Tal foi a entrada. Pouco tempo
depois fugiu o rapaz ao seminário. Aqui o vemos agora na rua, espantado,
incerto, sem atinar com refúgio nem conselho; percorreu de memória as casas de
parentes e amigos, sem se fixar em nenhuma. De repente, exclamou:
- Vou pegar-me com Sinhá Rita!
Ela manda chamar meu padrinho, diz-lhe que quer que eu saia do seminário...
Talvez assim...
Sinhá Rita era uma viúva, querida
de João Carneiro; Damião tinha umas idéias vagas dessa situação e tratou de a
aproveitar. Onde morava? Estava tão atordoado, que só daí a alguns minutos é
que lhe acudiu a casa; era no Largo do Capim.
- Santo nome de Jesus! Que é
isto? bradou Sinhá Rita, sentando-se na marquesa, onde estava reclinada.
Damião acabava de entrar
espavorido; no momento de chegar à casa, vira passar um padre, e deu um
empurrão à porta, que por fortuna não estava fechada a chave nem ferrolho.

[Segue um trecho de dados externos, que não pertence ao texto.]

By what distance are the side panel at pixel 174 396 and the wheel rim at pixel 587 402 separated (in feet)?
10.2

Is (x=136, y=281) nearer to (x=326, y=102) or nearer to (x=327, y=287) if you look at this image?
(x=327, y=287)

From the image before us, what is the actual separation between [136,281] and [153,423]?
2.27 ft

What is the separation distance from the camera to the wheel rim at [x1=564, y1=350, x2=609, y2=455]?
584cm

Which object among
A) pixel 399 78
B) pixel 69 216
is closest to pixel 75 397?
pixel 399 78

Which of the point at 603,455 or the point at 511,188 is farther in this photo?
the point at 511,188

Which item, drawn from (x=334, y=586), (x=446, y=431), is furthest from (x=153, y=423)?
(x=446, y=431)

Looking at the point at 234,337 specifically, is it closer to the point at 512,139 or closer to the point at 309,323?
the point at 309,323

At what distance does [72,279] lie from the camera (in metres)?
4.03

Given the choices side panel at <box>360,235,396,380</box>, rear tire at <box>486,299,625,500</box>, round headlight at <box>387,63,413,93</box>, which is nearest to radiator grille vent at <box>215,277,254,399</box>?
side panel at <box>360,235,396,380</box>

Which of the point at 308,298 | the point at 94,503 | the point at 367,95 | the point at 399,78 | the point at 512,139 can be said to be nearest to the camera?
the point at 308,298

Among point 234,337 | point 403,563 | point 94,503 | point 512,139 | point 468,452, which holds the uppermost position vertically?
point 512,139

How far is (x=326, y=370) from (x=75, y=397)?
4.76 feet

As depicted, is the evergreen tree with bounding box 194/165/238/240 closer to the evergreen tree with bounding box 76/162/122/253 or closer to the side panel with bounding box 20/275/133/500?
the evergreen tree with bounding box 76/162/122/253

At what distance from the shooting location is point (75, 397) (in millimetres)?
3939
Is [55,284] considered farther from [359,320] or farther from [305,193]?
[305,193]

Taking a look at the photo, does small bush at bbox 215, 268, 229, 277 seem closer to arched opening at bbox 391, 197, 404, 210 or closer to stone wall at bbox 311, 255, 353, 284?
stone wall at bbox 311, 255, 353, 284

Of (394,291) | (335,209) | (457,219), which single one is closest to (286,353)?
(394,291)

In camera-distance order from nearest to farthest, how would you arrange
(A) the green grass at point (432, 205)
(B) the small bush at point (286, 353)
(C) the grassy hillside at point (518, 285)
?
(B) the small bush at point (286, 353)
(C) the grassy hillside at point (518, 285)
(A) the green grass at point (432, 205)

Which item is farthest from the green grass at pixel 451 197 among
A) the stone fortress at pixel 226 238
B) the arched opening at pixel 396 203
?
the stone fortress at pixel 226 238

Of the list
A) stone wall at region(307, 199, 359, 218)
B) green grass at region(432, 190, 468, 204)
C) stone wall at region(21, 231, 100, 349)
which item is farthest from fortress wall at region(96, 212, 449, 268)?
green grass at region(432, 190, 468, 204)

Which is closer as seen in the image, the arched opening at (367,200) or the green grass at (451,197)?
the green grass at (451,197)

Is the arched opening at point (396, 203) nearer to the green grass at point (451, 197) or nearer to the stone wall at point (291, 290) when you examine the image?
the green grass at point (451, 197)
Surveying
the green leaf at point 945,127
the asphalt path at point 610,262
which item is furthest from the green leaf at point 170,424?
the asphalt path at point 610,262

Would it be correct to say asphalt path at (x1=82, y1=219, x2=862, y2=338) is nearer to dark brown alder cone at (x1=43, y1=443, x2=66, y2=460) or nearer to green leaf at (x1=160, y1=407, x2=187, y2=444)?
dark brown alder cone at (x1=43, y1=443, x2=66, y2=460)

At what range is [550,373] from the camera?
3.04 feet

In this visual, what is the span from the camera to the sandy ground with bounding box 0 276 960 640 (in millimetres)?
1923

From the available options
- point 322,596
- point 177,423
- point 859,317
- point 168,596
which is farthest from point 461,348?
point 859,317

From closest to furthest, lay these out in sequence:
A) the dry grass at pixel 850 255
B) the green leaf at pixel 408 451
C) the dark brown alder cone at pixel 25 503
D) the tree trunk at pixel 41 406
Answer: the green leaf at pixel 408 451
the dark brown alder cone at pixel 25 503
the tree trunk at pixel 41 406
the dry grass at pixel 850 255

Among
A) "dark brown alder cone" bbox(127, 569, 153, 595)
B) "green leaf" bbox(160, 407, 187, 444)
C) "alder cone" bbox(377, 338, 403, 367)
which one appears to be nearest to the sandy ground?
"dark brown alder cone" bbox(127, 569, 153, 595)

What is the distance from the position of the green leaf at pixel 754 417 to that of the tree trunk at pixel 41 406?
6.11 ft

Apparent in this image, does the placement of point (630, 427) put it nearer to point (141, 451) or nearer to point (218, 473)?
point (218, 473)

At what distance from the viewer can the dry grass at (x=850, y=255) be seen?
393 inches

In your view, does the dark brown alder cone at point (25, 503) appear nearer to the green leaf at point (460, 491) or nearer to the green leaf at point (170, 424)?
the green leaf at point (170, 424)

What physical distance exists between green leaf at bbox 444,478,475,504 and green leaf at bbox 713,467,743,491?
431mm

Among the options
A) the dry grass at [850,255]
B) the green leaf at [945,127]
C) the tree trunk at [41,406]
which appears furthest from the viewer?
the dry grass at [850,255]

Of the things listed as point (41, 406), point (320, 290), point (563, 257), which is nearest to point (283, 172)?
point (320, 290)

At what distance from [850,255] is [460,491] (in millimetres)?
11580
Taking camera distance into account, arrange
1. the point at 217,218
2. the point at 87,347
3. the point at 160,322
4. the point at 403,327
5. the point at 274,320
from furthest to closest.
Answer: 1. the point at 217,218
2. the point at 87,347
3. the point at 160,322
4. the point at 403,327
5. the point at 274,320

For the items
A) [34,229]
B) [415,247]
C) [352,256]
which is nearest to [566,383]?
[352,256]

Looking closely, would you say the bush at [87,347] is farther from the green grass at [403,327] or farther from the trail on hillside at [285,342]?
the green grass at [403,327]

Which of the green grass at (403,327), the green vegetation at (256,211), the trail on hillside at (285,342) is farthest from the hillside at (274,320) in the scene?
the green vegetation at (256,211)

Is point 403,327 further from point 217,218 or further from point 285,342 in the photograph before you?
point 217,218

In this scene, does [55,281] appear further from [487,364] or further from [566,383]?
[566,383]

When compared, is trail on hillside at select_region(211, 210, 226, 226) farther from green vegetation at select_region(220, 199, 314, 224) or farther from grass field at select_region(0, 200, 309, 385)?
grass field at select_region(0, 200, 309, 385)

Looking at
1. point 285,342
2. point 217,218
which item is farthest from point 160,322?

Depois de entrar espiou pela rótula, a ver o padre. Este não deu por ele e ia
andando.
- Mas que é isto, Sr. Damião?
bradou novamente a dona da casa, que só agora o conhecera. Que vem fazer aqui!
Damião, trêmulo, mal podendo
falar, disse que não tivesse medo, não era nada; ia explicar tudo.
- Descanse; e explique-se.
- Já lhe digo; não pratiquei
nenhum crime, isso juro, mas espere.
Sinhá Rita olhava para ele
espantada, e todas as crias (1), de casa, e de fora, que estavam sentadas em
volta da sala, diante das suas almofadas de renda, todas fizeram parar os
bilros e as mãos. Sinhá Rita vivia principalmente de ensinar a fazer renda,
crivo e bordado. Enquanto o rapaz tomava fôlego, ordenou às pequenas que
trabalhassem, e esperou. Afinal, Damião contou tudo, o desgosto que lhe dava o
seminário; estava certo de que não podia ser bom padre; falou com paixão,
pediu-lhe que o salvasse.
- Como assim? Não posso nada.
- Pode, querendo.
- Não, replicou ela abanando a
cabeça, não me meto em negócios de sua família, que mal conheço; e então seu
pai, que dizem que é zangado!
Damião viu-se perdido.
Ajoelhou-se-lhe aos pés, beijou-lhe as mãos, desesperado.
- Pode muito, Sinhá Rita;
peço-lhe pelo amor de Deus, pelo que a senhora tiver de mais sagrado, por alma
de seu marido, salve-me da morte, porque eu mato-me, se voltar para aquela
casa.
Sinhá Rita, lisonjeada com as
súplicas do moço, tentou chamá-lo a outros sentimentos. A vida de padre era
santa e bonita, disse-lhe ela; o tempo lhe mostraria que era melhor vencer as
repugnâncias e um dia...
- Não nada, nunca! redargüia
Damião, abanando a cabeça e beijando-lhe as mãos, e repetia que era a sua
morte.
Sinhá Rita hesitou ainda muito
tempo; afinal perguntou-lhe por que não ia ter com o padrinho.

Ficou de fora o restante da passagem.